Answer
a) $i=(\dfrac{V}{R})+ce^{-Rt/L}$
b) $i=(\dfrac{V}{R})-(\dfrac{V}{R})e^{-Rt/L}$
c) $i=\dfrac{V}{R}$ is a solution of the differential equation
$\dfrac{di}{dt}+\dfrac{R}{L}i=\dfrac{V}{L}$
$i=ce^{-Rt/L}$ is a solution to the equation $\dfrac{di}{dt}+\dfrac{R}{L}i=0$
Work Step by Step
a) Here, we have
$\dfrac{di}{dt}+\dfrac{R}{L}i=\dfrac{V}{L}$
The integrating factor is: $e^{\int (R/L) dt}=e^{Rt/L}$
In order to determine the general solution, multiply equation (1) with the integrating factor and integrate both sides.

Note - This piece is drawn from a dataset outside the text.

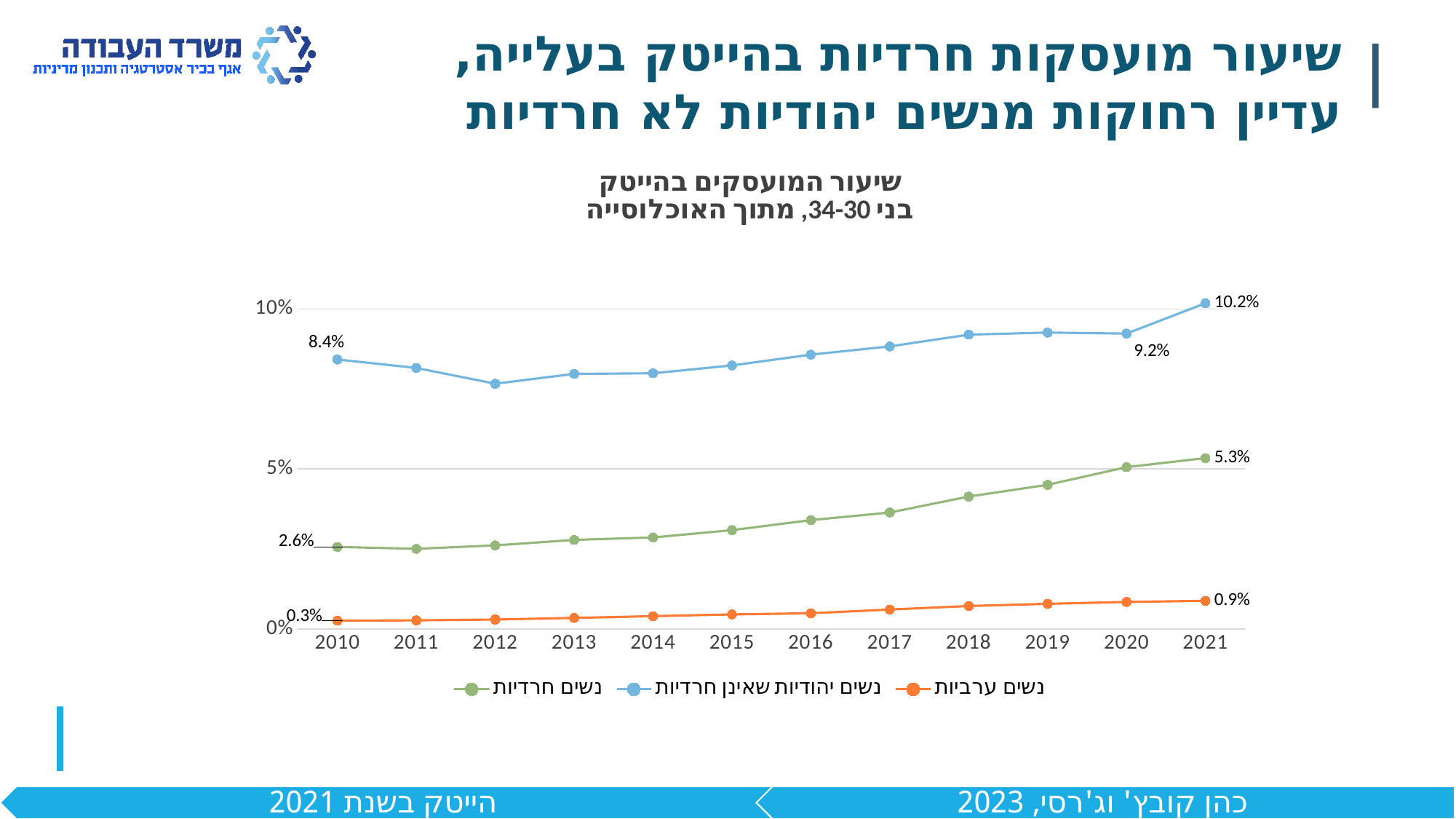
What is the difference between נשים יהודיות שאינן חרדיות and נשים חרדיות in 2021? 4.9% What is the value for נשים ערביות in 2021? 0.9% What is the value for נשים יהודיות שאינן חרדיות in 2021? 10.2% What is the value for נשים יהודיות שאינן חרדיות in 2020? 9.2% By how much did the value for נשים חרדיות change from 2010 to 2021? 2.7% What type of chart is shown on the slide? line chart How many years are shown on the x axis? 12 What is the value for נשים חרדיות in 2010? 2.6% Which series has the highest value in 2021? נשים יהודיות שאינן חרדיות Is the value for נשים חרדיות in 2018 greater or less than 5%? less Does the value for נשים חרדיות rise or fall from 2012 to 2021? rise How many series does the legend list? 3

$\int [e^{Rt/L}i]'=\int (\dfrac{V}{R}) e^{Rt/L} dt $
or, $i=(\dfrac{V}{R})+ce^{-Rt/L}$ ...(2)
b) Applying the initial conditions in the above equation, we get
$ c=-\dfrac{V}{R}$
Thus, equation (2) becomes: $i=(\dfrac{V}{R})-(\dfrac{V}{R})e^{-Rt/L}$
c) Here, we have
$\dfrac{di}{dt}+\dfrac{R}{L}i=\dfrac{V}{L} \implies \dfrac{di}{dt}+\dfrac{R}{L}(V/R)=\dfrac{V}{L}$
or, $\dfrac{di}{dt}=0$
We need to show that $i=ce^{-Rt/L}$ is a solution to the equation $\dfrac{di}{dt}+\dfrac{R}{L}i=0$
After taking the derivative we get
$\dfrac{di}{dt}=c(-\dfrac{R}{L}) e^{-Rt/L}$
Thus, we have $\dfrac{di}{dt}+\dfrac{R}{L}i=0$